Ok, great.  So whether the Canadian selection pool IS Lacking or IS NOT lacking- it's moot.  The point is, the result of letting women fight in combat lends to the idea that the selection pool is LACKING more so than NOT.  And that able men are not applying.  

What does it say in the end? The Canadian governement is either not intrested in creating an efficient warmachine machine *or* they are interested but feel women's rights are being infringed *or* The Canadian army will not advertise and market itself to the populace.  (popular consensus among civillians is that our army is too irrelvant and small to give consideration too, which is BS, films have done a good job on cementing such tripe-Canadian films)

> _To do_:
• a. Write out word for word the part of the forum post on the Canadian army that starts with the words containing "Ok, great.  So" and ends with "are not applying.".
• b. Carry the forum post on the Canadian army and women in combat forward from its last sentence.

> _Data entries_:
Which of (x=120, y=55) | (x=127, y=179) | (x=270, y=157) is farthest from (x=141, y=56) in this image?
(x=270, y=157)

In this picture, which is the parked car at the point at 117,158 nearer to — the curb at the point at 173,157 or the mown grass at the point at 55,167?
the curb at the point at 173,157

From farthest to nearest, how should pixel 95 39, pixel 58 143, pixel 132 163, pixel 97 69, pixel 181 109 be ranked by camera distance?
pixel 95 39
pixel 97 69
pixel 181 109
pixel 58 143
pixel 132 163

==

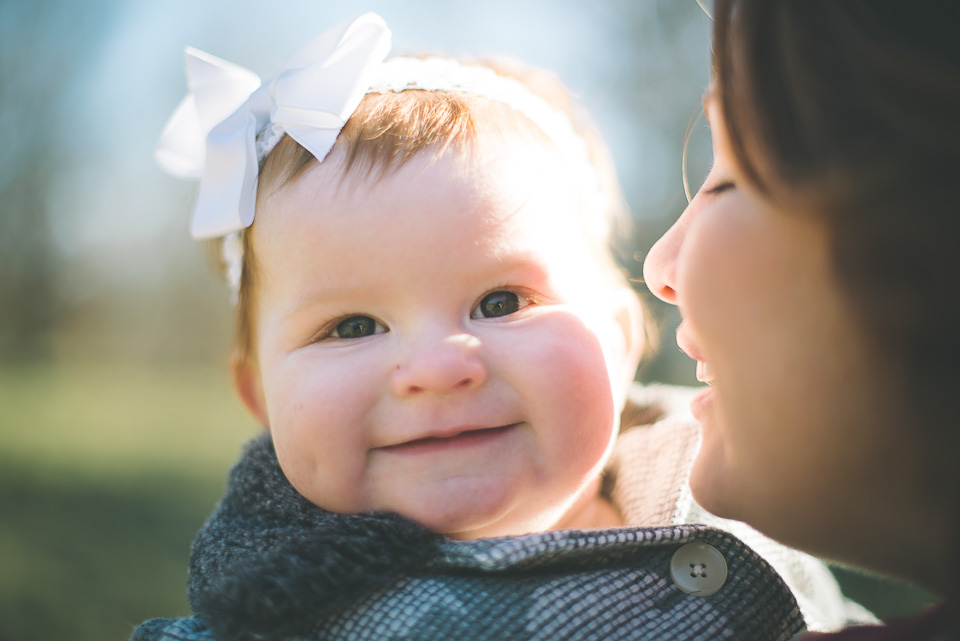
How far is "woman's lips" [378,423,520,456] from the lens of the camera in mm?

> _Answers to the exercise_:
• a.
Ok, great.  So whether the Canadian selection pool IS Lacking or IS NOT lacking- it's moot.  The point is, the result of letting women fight in combat lends to the idea that the selection pool is LACKING more so than NOT.  And that able men are not applying.

• b.
However, as I already suggested, *the above is probably not the case* (Infact I'm sure it isn't).  It has more to do with Canadian liberalism and the idea of building a PC army as oppose to an effective one.  Heck, the same group who rallied behind women in combat are the same group who cut military funding, slashed the number of ships, planes, and soldiers, abolished old uniforms (later returned by demand), and set quotas that MUST be met for certain peoples within the ARMY, refered to our soldiers as 'boy scouts', shipped them around the world on dangerous missions-poorly equipped, and generally went out of their way to emasculate the once mighty Royal Canadian Military (sounds much stronger than CF, no?).   It's called Political Correctness.  It's called pandering.  These people never intented for Canada to have a mighty army.  Chretien, Trudeau, and almost every other liberal party lacky would soon rather see the military gone than effective at full force.  It was in a dieing state not to long ago.  The people that lobbied women in combat don't give a rats behind about the esprit de corps within the army.  Infact, they went out of their way to kill it.

*Aluc*, of course you're right, and I'm an idiot for trying.  I didn't expect open arms, but I certainly did not expect the childish and malicious responses that I got.  I thank God the Conservatives got into office.  I have great hopes that they will do what they say.  Our soldiers in Afghan are equipped with cutting edge material and their presence is felt with a nice sized garrison, and to top it off the mission is over seen by a red blooded Canuck.  I really hope he keeps to his word with those budget boosts.


----------



## HItorMiss (7 Apr 2006)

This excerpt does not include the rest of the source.